O programa CNH do Brasil provocou forte crescimento na procura pela primeira Carteira Nacional de Habilitação. Nos primeiros nove meses de vigência do novo modelo, mais de 2 milhões de novos condutores foram habilitados no país, enquanto o número de requerimentos avançou 216% na comparação com 2025.
Os pedidos para iniciar o processo de habilitação passaram de aproximadamente 2,3 milhões, em 2025, para 7,3 milhões em 2026. A expansão ocorreu após a implantação das novas regras e da plataforma CNH do Brasil, que concentra diferentes etapas necessárias para obtenção da primeira carteira de motorista.

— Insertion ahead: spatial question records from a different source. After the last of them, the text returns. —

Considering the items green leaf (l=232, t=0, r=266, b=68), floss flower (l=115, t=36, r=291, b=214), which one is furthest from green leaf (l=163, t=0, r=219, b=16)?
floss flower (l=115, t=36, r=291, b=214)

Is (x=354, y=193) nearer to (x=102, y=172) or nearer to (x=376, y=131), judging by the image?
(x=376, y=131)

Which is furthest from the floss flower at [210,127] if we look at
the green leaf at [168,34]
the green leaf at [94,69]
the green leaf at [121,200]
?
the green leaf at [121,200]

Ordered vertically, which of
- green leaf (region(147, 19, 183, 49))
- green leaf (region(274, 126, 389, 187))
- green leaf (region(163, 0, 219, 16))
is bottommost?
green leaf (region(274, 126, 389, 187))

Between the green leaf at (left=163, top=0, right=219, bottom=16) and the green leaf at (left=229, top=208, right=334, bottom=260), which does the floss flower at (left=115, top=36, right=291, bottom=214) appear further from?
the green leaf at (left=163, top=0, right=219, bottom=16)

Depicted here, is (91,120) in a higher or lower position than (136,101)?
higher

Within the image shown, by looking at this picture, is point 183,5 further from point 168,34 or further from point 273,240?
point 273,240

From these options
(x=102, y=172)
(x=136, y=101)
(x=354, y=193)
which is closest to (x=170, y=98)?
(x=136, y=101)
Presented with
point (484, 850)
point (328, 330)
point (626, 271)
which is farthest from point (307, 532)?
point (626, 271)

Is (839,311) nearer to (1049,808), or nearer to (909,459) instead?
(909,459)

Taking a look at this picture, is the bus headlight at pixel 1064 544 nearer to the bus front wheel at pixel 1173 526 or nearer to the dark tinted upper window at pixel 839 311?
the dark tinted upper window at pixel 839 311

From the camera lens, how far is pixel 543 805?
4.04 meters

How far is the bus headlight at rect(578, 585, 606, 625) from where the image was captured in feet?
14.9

Mulheres ampliam participação
Entre as mulheres, o número de entradas no processo de habilitação cresceu 18%. Foram cerca de 1,06 milhão em 2025, contra 1,25 milhão em 2026, um acréscimo superior a 190 mil candidatas. Regionalmente, o Nordeste apresentou o maior indicador de crescimento nos processos iniciados, com 54,7%, seguido pelo Norte, com 31,9%.
Segundo informações divulgadas pelo Ministério dos Transportes, as mudanças também tiveram impacto financeiro para quem busca a habilitação. A estimativa é de uma economia próxima de R$ 10 bilhões para os condutores, considerando redução de despesas com formação, renovação, exames e deslocamentos.
Novo modelo reduz custos
Uma das principais alterações foi a flexibilização da formação. O curso teórico pode ser realizado gratuitamente em formato digital pela plataforma oficial. Além disso, deixou de existir a antiga exigência mínima de 20 horas-aula práticas, e candidatos podem contratar instrutores autônomos devidamente autorizados pelos Detrans. O governo afirma que o novo modelo pode reduzir em até 80% o custo da habilitação nas categorias A e B.
Apesar da flexibilização, continuam obrigatórios os exames teórico e prático. Segundo o Ministério dos Transportes, são essas avaliações que determinam se o candidato possui os conhecimentos e habilidades necessários para dirigir com segurança.
Em 2026, aproximadamente 553 mil dos 4,2 milhões de cursos práticos foram conduzidos por instrutores autônomos, equivalentes a 13,2% do total. Os centros tradicionais de formação de condutores permaneceram responsáveis por 86,8% das atividades.